Four college students have agreed to pay damages ranging from $12,000 and $17,500 each in order to settle lawsuits brought by the recording industry against operators of what it called “Napster-like internal campus networks” that aid in the theft of copyrighted songs.
The settlement, announced Thursday, was in connection with lawsuits filed in early April by the Recording Industry Association of America against the students.
The student operators charged were Daniel Peng of Princeton University, Joseph Nievelt at Michigan Technological University and Jesse Jordan and Aaron Sherman from Rensselaer Polytechnic Institute, which is based in Troy, New York.
The actions were part of the RIAA’s campaign to seek the cooperation of college administrators and system administrators to eliminate peer-to-peer file-sharing networks from campuses.
One of the four students, 18-year-old Peng of Princeton, is expected to pay $15,000 to the recording companies over a period of years, without admission of guilt, according to Drinker Biddle attorney Howard Ende, who represented the student in the settlement.
In addition, Peng has agreed “not to knowingly infringe by use of the Internet the record companies’ copyrighted works, except under certain specified circumstances,” and will shut down his file-sharing site called Wake.com.

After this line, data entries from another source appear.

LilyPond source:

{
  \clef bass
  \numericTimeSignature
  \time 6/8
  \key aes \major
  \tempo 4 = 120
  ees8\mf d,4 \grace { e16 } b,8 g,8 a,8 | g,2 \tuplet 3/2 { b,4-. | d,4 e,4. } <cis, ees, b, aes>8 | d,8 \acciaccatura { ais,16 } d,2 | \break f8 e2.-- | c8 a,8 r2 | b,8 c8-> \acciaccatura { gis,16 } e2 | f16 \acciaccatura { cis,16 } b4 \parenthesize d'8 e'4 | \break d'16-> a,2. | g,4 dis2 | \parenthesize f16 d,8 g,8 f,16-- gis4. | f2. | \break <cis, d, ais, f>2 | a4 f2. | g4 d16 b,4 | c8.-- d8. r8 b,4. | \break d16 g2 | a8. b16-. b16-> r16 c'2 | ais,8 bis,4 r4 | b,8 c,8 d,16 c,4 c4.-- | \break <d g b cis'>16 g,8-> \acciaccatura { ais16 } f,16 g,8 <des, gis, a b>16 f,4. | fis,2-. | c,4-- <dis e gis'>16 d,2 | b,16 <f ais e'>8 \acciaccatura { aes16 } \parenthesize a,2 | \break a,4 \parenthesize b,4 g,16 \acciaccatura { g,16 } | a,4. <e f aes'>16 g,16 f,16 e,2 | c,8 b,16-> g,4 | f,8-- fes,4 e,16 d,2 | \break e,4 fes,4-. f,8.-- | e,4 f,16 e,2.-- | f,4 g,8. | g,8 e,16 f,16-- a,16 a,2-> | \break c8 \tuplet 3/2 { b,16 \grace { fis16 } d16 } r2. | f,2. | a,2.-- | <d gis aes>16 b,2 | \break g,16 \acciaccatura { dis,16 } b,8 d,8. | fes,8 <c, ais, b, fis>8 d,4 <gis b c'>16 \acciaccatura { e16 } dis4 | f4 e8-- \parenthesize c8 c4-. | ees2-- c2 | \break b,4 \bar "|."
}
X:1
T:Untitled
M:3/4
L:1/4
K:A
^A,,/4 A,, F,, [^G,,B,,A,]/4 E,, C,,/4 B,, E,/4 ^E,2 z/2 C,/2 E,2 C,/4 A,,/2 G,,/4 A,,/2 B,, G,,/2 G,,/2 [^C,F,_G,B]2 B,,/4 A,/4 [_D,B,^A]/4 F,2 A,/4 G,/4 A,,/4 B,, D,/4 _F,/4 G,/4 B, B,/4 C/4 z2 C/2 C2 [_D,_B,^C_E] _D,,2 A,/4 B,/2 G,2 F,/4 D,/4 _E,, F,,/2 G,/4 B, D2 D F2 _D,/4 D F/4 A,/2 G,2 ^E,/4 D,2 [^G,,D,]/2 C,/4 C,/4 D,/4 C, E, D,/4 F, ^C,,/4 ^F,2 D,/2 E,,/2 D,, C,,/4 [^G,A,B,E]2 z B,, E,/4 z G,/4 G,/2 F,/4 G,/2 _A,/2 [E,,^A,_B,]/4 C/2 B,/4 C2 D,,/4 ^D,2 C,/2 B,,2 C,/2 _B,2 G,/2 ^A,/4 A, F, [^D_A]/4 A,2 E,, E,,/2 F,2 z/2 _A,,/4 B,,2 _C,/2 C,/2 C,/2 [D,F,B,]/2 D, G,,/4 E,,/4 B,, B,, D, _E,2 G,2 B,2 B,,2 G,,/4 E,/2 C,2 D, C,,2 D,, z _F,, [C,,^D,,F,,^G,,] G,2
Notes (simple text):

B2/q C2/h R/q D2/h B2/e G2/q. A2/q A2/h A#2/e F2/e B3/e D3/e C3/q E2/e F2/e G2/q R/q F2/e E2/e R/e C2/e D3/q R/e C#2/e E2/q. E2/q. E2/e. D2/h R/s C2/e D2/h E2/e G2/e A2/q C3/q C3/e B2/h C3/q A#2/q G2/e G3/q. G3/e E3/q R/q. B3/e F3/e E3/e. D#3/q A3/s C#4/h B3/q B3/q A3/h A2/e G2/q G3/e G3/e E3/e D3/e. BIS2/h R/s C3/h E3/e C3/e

Peng’s file-sharing Web site, Wake.com, was billed as a search engine that helped students and faculties access and share information offered by members of the Princeton University community, will be shut down, as will other, similar sites operated by the defendants, according to a settlement announcement.
“I don’t believe that I did anything wrong,” Peng said in a statement. “I am glad that the case has been settled amicably, and I hope that for the sake of artists, the larger issues can soon be resolved.”
Nievelt, of Michigan Tech, is also expected to pay $15,000 to the recording companies in payments spread out over a few years. The other two defendants, Jordan and Sherman of RPKI, are expected to pay $12,000 and $17,500 each, also in payments spread out over a few years.
The RIAA alleged that the students also shared thousands of copyrighted-protected songs on software known variously as Flatlan, Phynd or Direct Connect. “All of them work much like Napster, centrally indexing and processing search requests for copyrighted works. And they permit users to download any of those works with the single click of a mouse,” the trade group said.
Having already issued a warning about file-swapping at workplaces, the RIAA is expected to turn to battling file-swappers who use the high-speed networks of Fortune 500 companies.
“More of these lawsuits are coming. The RIAA wants to show it isn’t bluffing about going after specific individuals to send a message to the world at large,” a legal source with knowledge of the RIAA’s plans told internetnews.com in early April.
Outgoing RIAA chief executive Hilary Rosen has already testified in Congress about the “growing epidemic” of file-sharing within campus networks, warning that a “substantial portion” of the 2.6 billion files that are downloaded illegally every month comes from college computer systems.
Melissa Klipp, an intellectual property attorney with Drinker Biddle, which represented Peng, said in a statement: “While we understand the recording industry’s dilemma, we do not believe that heavy-handed litigation against 18- year-old college students is the proper way to resolve the RIAA’s problems.”
She said the technology at issue is available universally through operating systems purchased throughout the country and the world. “As reflected in the MGM v. Grokster opinion issued from the Central District of California last week, American courts are viewing these situations more realistically.”
Last week, a federal court in California ruled that two popular P2P networks, Grokster and Morpheus, could not be held liable for piracy by third-party users.
The judgment frees the networks from being sued by a slew of big-name media companies, including AOL Time Warner, Vivendi Universal, Sony Corp., Viacom Inc., News Corp. and Walt Disney Co.
But the day before that ruling, a federal judge also ruled that Verizon must reveal the names of two Internet customers the RIAA claims have illegally downloaded hundreds of copyrighted songs from the Web. The case is under appeal.